Royal advisor urges action over Saudi bourse
by This email address is being protected from spam bots, you need Javascript enabled to view it on Sunday, 12 October 2008
Saudi Arabia should deploy emergency measures, such as buying into falling stocks or allowing share buybacks, to spare ordinary citizens losses from weeks of bourse declines, a royal adviser said on Sunday.
The Arab world's worst performing stock market closed on Saturday at its lowest level in more than four years amid concerns over the global financial crisis.
"Our leadership must start suggesting measures because we can't afford to leave things as they are. The government is concerned," Abdul-Rahman al-Zamil, a member of the Shura Council economic committee and also a former government minister, told Reuters.
Earlier on Sunday, Okaz newspaper quoted Zamil saying that he expected the government to buy into the falling local stock market and that this would be part of "urgent and exceptional" measures in line with those taken by other countries such as Japan, the United States and the European Union.
Zamil confirmed the Okaz report.
"Our government and financial authorities must take exceptional measures because the situataion is exceptional. We got stuck in a crisis we did not start ... Our economies are sound and all our firms are profitable," he said.
Saudi Arabia, an absolute monarchy that is also the world's largest oil exporter, has sought to make the stock exchange a platform for wealth distribution through a raft of initial public offerings, often at discounted prices.

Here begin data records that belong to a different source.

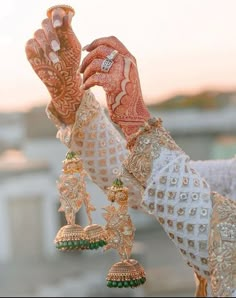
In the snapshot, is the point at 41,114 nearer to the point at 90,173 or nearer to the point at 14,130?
the point at 14,130

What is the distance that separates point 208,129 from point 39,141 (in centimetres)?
466

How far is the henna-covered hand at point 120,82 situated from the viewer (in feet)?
6.07

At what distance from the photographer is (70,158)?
2.26 m

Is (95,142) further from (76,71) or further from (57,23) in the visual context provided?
(57,23)

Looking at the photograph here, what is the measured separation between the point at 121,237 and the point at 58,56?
554mm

"People and shareholders should not lose hope. Our government is like any government in the world and all governments have taken steps and measures, so our government must too," Zamil added.
He suggested that the government should spend 100 billion riyals ($26.7 billion) on buying high-yield stocks to "rescue" the bourse.
"These are my expectations as Abdul-Rahman al-Zamil," he said.
"What I suggest is a share buyback plan and for the government to start buying blue chips as did the United States ... and countries in the free economic world," he said.
Zamil said he would try to float these proposals when the council meets on Sunday.
The Shura Council's members are appointed by the king. Although its decisions are not binding, the Council has become a more active platform of debate and proposition over the past few years, encouraged by King Abdullah's calls for reform in the absolute monarchy.
The country boasts the largest equity market in the Arab world but it has encouraged a culture of retail investor speculation that has left serious, long-term investors sidelined for lack of information or confidence. (Reuters)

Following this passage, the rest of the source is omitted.